## Excerpt
****************************************

Model Development

[1]:
from src.models import curtailment_classifier
[2]:
curtailment_classifier??
Type:        module
String form: <module 'src.models.curtailment_classifier' from '/home/ttu/repos/CaReCur/src/models/curtailment_classifier.py'>
File:        ~/repos/CaReCur/src/models/curtailment_classifier.py
Source:
import altair as alt
import pandas as pd

from sklearn.svm import SVC
from sklearn.linear_model import LogisticRegression

from sklearn.compose import ColumnTransformer
from sklearn.pipeline import Pipeline
from sklearn.preprocessing import StandardScaler, OneHotEncoder
from sklearn.model_selection import train_test_split, GridSearchCV

from loguru import logger
from src.conf import settings


INPUT_DIR = settings.DATA_DIR / "processed/training/"
OUTPUT_DIR = settings.DATA_DIR / "processed/results/"


class BaseModel:
    def __init__(self, data, y_col, n_vars, c_vars):
        self.X = data[n_vars + c_vars].copy()
        self.y = data[y_col]
        self.n_vars = n_vars
        self.c_vars = c_vars

    def build_model(self, regressor, numeric_vars, categorical_vars):
        """Build a generic model
        """
        numeric_transformer = Pipeline(
            steps=[
                # Convert all numeric values to units of variance.
                # This helps us avoid weird number conditions when using
                # sklearn with very big and very small numbers.
                ("scaler", StandardScaler())
            ]
        )
        categorical_transformer = Pipeline(
            steps=[
                # Use one-hot encoding to handle categoricals like weekday and month
                ("onehot", OneHotEncoder(handle_unknown="ignore"))
            ]
        )

        preprocessor = ColumnTransformer(
            transformers=[
                ("num", numeric_transformer, numeric_vars),
                ("cat", categorical_transformer, categorical_vars),
            ]
        )

        clf = Pipeline(
            steps=[("preprocessor", preprocessor), ("classifier", regressor)]
        )
        return clf

    def model(self):
        """Define the relevant model for this class
        """
        raise NotImplementedError

    def fit_train_predict(self, clf, test_size=0.2):
        """
        """
        X_train, X_test, y_train, y_test = train_test_split(
            self.X.copy(), self.y.copy(), test_size=test_size
        )
        clf.fit(X_train, y_train)
        predictions = clf.predict_proba(X_test)
        predictions = pd.DataFrame(
            clf.predict_proba(X_test), columns=list(map(str, clf.classes_))
        ).assign(actual=y_test.values)
        return predictions

    def run(self, trials=100, test_size=0.2):
        """Resample and re-run the model multiple times.
        """
        clf = self.model()
        predictions = []
        for i in range(trials):
            p = self.fit_train_predict(clf, test_size=test_size).assign(trial=i)
            predictions.append(p)
        return pd.concat(predictions, ignore_index=True)

****************************************

## Exercise requirements
[a] In the curtailment classifier source, what default number of trials does the run method use?
[b] Which methods are defined in the BaseModel class of the curtailment classifier source? List all of them.
[c] Extend the curtailment classifier source from where it stops.

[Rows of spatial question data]
****************************************

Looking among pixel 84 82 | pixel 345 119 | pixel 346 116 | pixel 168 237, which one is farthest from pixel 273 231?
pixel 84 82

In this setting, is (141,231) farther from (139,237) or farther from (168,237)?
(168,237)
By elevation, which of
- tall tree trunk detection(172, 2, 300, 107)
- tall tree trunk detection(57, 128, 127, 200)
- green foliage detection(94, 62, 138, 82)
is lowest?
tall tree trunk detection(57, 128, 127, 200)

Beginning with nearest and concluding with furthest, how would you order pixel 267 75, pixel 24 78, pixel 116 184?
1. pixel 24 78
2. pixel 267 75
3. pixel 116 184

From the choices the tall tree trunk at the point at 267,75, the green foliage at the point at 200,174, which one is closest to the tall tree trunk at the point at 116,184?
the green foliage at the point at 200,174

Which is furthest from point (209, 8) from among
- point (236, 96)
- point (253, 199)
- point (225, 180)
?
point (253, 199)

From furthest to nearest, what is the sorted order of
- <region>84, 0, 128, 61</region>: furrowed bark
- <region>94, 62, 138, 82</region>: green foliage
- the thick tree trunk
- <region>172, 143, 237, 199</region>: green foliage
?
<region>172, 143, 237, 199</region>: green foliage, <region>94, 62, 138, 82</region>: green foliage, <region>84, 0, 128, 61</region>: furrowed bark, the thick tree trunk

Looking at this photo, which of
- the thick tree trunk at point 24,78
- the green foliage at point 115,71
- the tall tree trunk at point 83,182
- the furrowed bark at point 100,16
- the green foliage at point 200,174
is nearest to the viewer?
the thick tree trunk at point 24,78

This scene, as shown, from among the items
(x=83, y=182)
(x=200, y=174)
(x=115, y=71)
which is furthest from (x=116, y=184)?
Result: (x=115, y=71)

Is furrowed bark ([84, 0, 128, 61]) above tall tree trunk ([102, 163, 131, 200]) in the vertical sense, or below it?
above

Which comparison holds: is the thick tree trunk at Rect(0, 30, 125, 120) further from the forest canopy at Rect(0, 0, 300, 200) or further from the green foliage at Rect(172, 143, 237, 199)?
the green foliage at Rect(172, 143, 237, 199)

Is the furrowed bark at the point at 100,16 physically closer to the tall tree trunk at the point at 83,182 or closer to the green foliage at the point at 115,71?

****************************************

## Outputs in order
[a] 100

[b] __init__, build_model, model, fit_train_predict, run

[c]
class Logistic(BaseModel):

    def model(self):
        lr = LogisticRegression(fit_intercept=False)
        clf = self.build_model(lr, self.n_vars, self.c_vars)
        return clf

class SVM(BaseModel):

    def model(self):
        sv =  SVC(probability=True)
        clf = self.build_model(sv, self.n_vars, self.c_vars)
        return clf


def plot_results(self, predictions):
    pass


def LR_seasonal_load(df, y_col):
    """
    """
    model = Logistic(df, y_col, ["load"], ["is_weekday", "month"])
    results = model.run()
    return results


def LR_seasonal_load_with_weather(df, y_col):
    """
    curtailment_event ~ load + C(is_weekday) + C(month) + t_mean + t_absmin + t_absmax + dswrf_mean + dswrf_absmax
    """
    model = Logistic(
        df,
        y_col,
        ["load", "t_mean", "t_absmax", "t_absmin", "dswrf_mean", "dswrf_absmax"],
        ["is_weekday", "month",],
    )
    results = model.run()
    return results


def LR_seasonal_load_with_weather_capacity_weighted(df, y_col):
    model = Logistic(
        df,
        y_col,
        ["load", "t_wmean", "t_wmin", "t_wmax", "dswrf_wmean", "dswrf_absmax"],
        ["is_weekday", "month",],
    )
    results = model.run()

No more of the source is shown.